- What needs to be done -
In the post below on Oxfam's approach to influencing, who are the listed authors of the new paper? Name all of them.

--- Start of Quoted passage ---

How has Oxfam’s approach to Influencing evolved over the last 75 years? New paper

January 23, 2019

     By Duncan Green     

News story about Oxfam's work
Oxfam ‘Greek Week’, 1943

Oxfam has just published a reflection on how its approach to ‘influencing’ has evolved since its foundation in 1942. Written by Ruth Mayne, Chris Stalker, Andrew Wells-Dang and Rodrigo Barahona, it’s stuffed full of enlightening case studies and should be of interest to anyone who wants to understand how INGOs developed their current interest in advocacy, lobbying, campaigns etc. Some extracts from the exec sum:

‘The paper defines influencing as ‘systematic efforts to change power relationships; attitudes, social norms and behaviours; the formulation and implementation of official policies, laws and regulations; budgets; and company policies and practices in ways that promote more just and sustainable societies without poverty’.

Oxfam influencing approaches by decade

Influencing has been part of Oxfam’s change model from its foundation in 1942. But, as Table 1 illustrates, its approach to influencing has evolved over time.

Future Directions

INGOs are facing a series of challenges that have been described as an existential threat. Externally these include shifting global power relations, the fragmentation of civil society groups around myriad single issues and changing funding landscapes. Internally their integrity as change agents is challenged by institutional demands such as growth, funders’ priorities, brand visibility, and reporting. They are also criticised for being cumbersome, slow, and – like most large institutions – unable to ‘white-water raft’ through turbulent times. There are currently three main proposals for how INGOs might respond to such challenges:

  • Stay big and grow as the only way to remain relevant, and provide a counterbalance to the powerful vested interests of market concentration by big business, and to global elites;
  • Become more agile by downsizing, going local and supporting spin-offs in order to support partners and develop, test and spread local solutions;
  • Act as a hub to facilitate global networks that build power from below and link local, national, regional and global efforts as part of a global movement for change – an approach currently being pursued by much of the Oxfam confederation.

Size, agility and networks all matter greatly to organizations’ futures. But care is also needed not to inadvertently jettison INGOs’ established strengths. For example, Oxfam’s history of tackling the structural causes of poverty has generated a set of influencing competences that are as important as ever. These include: its global reach and relationships; its ability to catalyze international solidarity; its holistic multi-level and multi-pronged influencing capacities and strategies; and its ability to make visible the human impacts of macro policies, among others.

--- End of Quoted passage ---
--- Start of Data lines ---

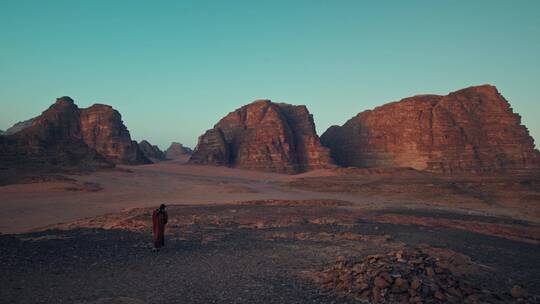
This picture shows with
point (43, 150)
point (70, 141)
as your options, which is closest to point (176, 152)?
point (70, 141)

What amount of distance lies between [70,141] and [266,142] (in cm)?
3397

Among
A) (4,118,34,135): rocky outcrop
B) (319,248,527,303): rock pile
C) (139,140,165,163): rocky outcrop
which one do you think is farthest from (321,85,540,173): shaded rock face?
(4,118,34,135): rocky outcrop

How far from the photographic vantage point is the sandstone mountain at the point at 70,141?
38.2 metres

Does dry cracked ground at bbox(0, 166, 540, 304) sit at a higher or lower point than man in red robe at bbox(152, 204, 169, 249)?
lower

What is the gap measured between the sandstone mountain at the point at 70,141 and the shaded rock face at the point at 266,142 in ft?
48.3

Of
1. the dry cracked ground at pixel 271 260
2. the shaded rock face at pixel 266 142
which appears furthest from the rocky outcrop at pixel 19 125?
the dry cracked ground at pixel 271 260

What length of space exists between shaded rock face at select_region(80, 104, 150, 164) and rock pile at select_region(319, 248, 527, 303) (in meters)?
59.1

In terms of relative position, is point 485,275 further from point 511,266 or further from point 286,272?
point 286,272

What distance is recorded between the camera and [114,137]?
62375 millimetres

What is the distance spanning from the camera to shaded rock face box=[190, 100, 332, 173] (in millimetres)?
65000

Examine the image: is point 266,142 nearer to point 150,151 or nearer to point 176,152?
point 150,151

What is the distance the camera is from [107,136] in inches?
2432

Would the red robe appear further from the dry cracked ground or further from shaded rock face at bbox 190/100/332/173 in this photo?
shaded rock face at bbox 190/100/332/173

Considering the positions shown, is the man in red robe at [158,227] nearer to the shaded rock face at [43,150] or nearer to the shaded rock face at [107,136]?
the shaded rock face at [43,150]
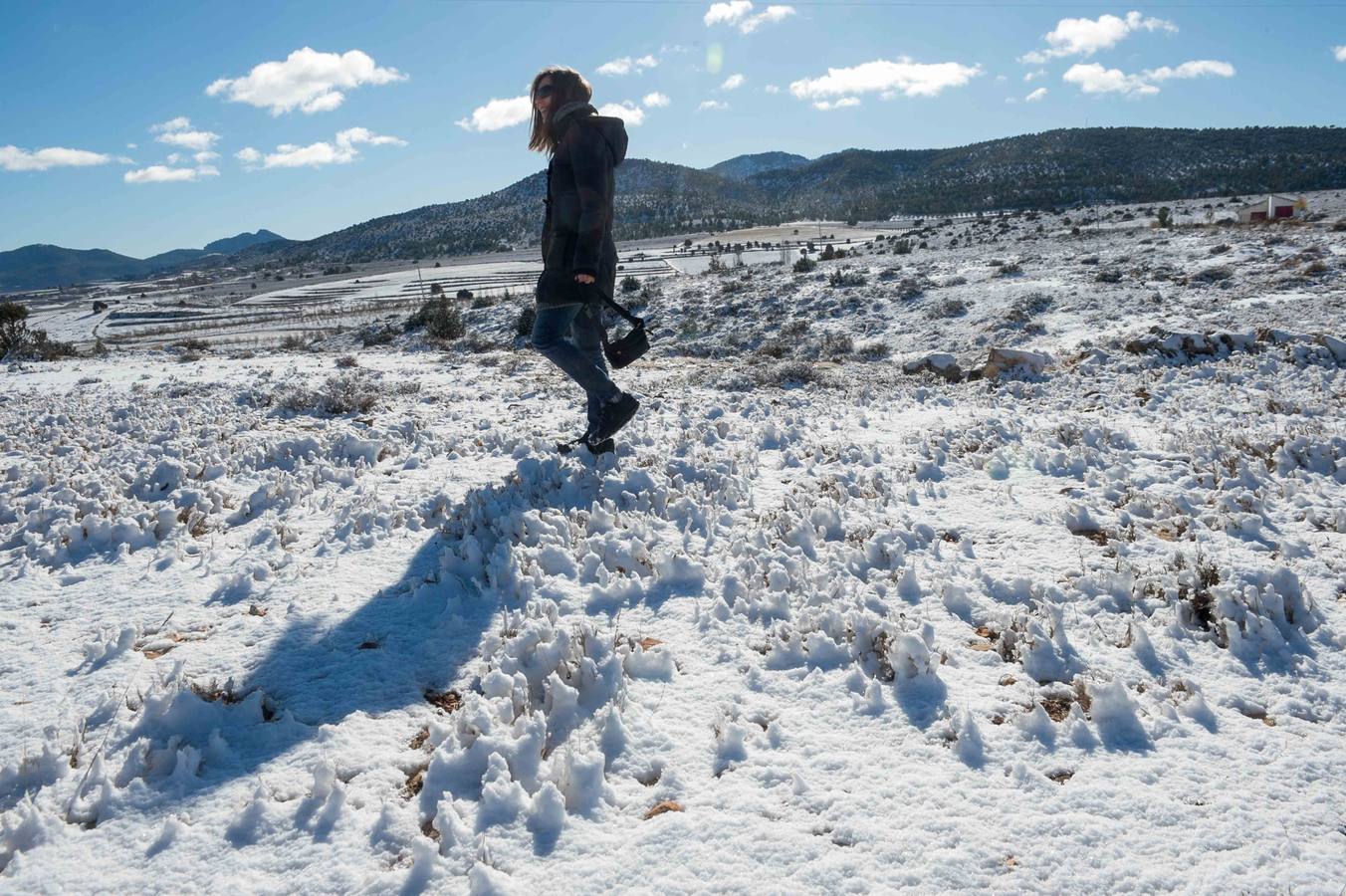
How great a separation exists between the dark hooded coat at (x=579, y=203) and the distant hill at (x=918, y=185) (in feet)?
219

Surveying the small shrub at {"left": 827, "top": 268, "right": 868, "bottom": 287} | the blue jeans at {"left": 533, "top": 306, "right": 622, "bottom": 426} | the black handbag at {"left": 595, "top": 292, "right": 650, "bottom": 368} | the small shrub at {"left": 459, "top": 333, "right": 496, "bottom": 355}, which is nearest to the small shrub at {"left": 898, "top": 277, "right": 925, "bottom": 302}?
the small shrub at {"left": 827, "top": 268, "right": 868, "bottom": 287}

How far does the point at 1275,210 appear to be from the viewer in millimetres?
28781

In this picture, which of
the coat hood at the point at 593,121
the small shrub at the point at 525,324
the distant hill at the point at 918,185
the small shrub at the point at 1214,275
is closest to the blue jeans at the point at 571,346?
the coat hood at the point at 593,121

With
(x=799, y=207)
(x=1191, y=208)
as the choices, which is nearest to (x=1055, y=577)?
(x=1191, y=208)

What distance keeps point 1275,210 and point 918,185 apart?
8130cm

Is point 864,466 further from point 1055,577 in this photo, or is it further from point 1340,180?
point 1340,180

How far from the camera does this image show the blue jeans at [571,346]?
5.30 metres

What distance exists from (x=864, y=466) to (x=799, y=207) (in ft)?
380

--- End of Data lines ---

- Solved exercise -
Ruth Mayne, Chris Stalker, Andrew Wells-Dang, and Rodrigo Barahona